**What you need to do**
From the line with "category: unknown bird" to the line with "United States, site sanjuan_2015_Unit120_SWTB003.", retype every line exactly, including those two, and leave out the rest of the data below.

Excerpted records START

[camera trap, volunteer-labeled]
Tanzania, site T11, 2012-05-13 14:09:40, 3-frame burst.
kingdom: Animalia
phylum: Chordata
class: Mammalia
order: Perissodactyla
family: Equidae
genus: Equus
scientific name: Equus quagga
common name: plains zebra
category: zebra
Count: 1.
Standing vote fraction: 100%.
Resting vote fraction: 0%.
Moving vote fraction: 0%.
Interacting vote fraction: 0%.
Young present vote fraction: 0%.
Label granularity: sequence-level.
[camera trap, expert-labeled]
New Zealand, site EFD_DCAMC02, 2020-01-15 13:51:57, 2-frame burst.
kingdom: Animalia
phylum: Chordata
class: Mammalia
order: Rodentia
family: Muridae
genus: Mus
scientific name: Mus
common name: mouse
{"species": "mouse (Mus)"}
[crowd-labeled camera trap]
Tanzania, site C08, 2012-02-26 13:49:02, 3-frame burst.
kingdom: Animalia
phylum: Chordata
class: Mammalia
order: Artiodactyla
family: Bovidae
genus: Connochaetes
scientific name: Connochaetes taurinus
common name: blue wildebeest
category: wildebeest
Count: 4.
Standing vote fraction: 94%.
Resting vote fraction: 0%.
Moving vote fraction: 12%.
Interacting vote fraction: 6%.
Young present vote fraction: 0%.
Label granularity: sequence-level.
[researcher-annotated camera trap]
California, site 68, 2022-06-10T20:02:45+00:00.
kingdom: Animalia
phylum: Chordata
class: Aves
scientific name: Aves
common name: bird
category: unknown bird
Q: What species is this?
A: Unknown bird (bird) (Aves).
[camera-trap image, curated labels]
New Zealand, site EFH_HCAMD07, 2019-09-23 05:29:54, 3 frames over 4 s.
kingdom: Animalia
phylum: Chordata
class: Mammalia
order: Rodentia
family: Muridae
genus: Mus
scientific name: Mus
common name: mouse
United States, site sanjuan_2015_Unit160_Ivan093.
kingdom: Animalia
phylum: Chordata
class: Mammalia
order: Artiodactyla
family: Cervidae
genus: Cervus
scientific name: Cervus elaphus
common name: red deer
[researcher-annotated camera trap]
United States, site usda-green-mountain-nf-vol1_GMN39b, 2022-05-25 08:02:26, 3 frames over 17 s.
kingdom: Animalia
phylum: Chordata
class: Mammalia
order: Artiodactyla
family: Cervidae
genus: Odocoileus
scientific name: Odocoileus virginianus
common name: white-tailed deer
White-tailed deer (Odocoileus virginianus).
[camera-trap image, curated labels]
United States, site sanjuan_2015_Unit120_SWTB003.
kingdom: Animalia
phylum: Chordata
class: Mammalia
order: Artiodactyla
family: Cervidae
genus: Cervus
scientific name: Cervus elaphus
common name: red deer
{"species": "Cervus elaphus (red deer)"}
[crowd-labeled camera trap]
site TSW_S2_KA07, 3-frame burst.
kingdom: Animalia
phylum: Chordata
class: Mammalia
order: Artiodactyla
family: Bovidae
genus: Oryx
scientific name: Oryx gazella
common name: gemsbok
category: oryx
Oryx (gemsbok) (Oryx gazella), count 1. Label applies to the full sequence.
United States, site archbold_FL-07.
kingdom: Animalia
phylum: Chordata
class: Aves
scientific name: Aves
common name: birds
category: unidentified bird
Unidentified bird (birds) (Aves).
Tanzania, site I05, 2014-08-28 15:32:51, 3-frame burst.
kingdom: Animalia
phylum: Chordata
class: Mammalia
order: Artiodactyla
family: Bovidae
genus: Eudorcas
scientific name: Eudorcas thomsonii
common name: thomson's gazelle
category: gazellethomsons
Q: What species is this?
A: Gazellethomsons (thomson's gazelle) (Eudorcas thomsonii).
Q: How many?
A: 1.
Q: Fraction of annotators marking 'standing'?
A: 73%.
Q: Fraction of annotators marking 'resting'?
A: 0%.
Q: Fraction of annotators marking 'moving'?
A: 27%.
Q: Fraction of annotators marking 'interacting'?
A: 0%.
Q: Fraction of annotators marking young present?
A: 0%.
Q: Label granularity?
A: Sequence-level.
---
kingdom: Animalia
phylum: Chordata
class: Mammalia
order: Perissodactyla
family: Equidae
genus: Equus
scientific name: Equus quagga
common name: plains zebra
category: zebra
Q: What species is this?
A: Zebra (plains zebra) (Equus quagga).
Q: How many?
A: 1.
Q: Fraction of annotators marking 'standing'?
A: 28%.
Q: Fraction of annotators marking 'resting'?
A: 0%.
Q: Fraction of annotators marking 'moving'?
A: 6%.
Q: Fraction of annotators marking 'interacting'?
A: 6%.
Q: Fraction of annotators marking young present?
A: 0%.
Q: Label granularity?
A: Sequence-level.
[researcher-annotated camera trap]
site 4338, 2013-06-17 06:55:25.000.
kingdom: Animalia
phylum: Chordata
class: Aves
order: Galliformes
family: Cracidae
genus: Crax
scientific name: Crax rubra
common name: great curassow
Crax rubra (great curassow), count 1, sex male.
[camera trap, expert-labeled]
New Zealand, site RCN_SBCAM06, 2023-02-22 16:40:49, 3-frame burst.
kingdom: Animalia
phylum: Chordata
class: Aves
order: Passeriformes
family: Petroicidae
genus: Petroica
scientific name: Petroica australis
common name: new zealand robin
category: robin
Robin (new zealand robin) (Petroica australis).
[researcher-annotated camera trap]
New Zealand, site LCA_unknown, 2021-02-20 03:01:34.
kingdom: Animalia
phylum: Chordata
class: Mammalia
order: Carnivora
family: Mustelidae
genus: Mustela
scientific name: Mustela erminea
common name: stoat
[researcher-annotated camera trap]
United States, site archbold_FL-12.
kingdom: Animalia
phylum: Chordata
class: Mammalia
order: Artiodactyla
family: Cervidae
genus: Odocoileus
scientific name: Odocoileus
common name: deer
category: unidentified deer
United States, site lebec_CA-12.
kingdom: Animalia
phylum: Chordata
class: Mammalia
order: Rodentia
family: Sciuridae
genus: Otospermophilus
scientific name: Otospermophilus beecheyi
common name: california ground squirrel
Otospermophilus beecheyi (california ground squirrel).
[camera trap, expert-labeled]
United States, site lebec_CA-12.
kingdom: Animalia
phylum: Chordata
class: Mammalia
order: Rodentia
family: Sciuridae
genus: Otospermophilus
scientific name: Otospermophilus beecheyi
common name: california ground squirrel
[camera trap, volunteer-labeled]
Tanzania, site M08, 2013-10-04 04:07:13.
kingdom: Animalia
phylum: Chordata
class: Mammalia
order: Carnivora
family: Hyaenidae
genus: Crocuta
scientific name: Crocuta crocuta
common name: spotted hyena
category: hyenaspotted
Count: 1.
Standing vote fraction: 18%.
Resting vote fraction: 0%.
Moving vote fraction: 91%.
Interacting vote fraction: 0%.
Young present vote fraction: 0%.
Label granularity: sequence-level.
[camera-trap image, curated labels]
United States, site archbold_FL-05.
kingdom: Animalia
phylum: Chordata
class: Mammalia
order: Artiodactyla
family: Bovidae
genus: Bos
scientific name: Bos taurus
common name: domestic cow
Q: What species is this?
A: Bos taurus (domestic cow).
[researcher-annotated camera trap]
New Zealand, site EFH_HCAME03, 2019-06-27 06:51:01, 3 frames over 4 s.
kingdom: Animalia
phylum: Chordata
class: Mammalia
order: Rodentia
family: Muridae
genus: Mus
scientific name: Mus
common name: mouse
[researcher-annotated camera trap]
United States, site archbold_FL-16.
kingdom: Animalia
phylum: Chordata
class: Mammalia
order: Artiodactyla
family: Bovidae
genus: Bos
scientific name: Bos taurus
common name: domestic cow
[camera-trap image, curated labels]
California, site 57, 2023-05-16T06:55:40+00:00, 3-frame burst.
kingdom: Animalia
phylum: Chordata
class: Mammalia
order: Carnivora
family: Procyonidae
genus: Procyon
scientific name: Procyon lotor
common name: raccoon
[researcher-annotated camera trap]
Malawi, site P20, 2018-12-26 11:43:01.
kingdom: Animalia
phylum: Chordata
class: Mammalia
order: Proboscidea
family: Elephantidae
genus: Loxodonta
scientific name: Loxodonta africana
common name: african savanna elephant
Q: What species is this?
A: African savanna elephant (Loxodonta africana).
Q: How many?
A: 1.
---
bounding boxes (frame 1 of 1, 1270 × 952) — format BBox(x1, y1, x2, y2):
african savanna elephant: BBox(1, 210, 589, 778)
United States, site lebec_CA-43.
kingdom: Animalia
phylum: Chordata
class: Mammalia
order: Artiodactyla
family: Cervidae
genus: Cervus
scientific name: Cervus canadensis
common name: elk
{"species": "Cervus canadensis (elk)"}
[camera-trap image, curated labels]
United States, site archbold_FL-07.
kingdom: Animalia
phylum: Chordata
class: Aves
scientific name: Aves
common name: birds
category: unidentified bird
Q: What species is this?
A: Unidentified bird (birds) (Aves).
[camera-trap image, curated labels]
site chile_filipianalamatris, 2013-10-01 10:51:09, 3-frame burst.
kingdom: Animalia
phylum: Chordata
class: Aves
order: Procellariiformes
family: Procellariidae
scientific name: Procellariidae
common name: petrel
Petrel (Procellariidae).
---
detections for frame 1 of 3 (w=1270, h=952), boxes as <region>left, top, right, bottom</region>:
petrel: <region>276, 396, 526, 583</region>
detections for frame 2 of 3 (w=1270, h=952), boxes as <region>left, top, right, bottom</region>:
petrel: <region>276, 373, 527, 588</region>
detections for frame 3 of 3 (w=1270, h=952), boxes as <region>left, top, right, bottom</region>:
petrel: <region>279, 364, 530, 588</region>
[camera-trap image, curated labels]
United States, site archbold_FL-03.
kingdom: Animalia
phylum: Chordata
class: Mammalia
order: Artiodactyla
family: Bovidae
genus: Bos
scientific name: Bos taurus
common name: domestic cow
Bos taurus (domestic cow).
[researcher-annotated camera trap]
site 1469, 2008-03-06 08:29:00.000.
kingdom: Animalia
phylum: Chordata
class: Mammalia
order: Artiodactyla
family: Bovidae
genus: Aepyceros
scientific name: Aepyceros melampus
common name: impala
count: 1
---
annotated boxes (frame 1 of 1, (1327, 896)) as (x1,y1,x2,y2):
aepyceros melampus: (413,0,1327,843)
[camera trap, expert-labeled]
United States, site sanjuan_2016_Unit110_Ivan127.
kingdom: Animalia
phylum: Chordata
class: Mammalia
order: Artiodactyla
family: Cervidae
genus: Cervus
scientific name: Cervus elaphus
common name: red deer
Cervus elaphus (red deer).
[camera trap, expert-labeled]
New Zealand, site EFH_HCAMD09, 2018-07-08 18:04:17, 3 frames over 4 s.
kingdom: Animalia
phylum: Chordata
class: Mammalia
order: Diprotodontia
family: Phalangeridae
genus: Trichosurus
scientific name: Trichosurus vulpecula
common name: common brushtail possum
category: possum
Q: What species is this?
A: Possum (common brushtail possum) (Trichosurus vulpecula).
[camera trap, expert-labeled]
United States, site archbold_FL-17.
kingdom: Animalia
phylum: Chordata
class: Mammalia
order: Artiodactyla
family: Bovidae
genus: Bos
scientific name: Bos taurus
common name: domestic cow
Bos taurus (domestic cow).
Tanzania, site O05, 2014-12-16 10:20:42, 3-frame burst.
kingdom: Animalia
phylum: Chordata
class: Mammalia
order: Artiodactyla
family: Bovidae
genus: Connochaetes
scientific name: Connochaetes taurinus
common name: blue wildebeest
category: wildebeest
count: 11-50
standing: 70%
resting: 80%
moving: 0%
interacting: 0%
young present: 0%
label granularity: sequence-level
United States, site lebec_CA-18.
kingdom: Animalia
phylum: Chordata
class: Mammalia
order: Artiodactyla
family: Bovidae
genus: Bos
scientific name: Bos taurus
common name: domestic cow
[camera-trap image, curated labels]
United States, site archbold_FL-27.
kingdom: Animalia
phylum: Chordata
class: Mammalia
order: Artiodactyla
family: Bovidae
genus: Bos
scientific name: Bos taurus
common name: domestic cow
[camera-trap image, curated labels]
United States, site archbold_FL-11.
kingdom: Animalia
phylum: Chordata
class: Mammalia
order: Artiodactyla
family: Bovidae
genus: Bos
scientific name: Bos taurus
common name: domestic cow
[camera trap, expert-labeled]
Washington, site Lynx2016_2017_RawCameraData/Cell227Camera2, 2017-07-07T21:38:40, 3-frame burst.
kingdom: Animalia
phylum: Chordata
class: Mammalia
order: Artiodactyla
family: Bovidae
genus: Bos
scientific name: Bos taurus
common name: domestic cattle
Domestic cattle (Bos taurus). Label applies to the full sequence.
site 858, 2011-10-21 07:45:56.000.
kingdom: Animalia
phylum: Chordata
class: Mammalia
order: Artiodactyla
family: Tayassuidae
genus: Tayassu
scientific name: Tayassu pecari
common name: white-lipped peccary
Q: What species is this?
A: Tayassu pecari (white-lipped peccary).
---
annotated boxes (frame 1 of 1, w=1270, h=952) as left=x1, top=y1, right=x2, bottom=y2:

Excerpted records END

**Answer section**
category: unknown bird
Q: What species is this?
A: Unknown bird (bird) (Aves).
[camera-trap image, curated labels]
New Zealand, site EFH_HCAMD07, 2019-09-23 05:29:54, 3 frames over 4 s.
kingdom: Animalia
phylum: Chordata
class: Mammalia
order: Rodentia
family: Muridae
genus: Mus
scientific name: Mus
common name: mouse
United States, site sanjuan_2015_Unit160_Ivan093.
kingdom: Animalia
phylum: Chordata
class: Mammalia
order: Artiodactyla
family: Cervidae
genus: Cervus
scientific name: Cervus elaphus
common name: red deer
[researcher-annotated camera trap]
United States, site usda-green-mountain-nf-vol1_GMN39b, 2022-05-25 08:02:26, 3 frames over 17 s.
kingdom: Animalia
phylum: Chordata
class: Mammalia
order: Artiodactyla
family: Cervidae
genus: Odocoileus
scientific name: Odocoileus virginianus
common name: white-tailed deer
White-tailed deer (Odocoileus virginianus).
[camera-trap image, curated labels]
United States, site sanjuan_2015_Unit120_SWTB003.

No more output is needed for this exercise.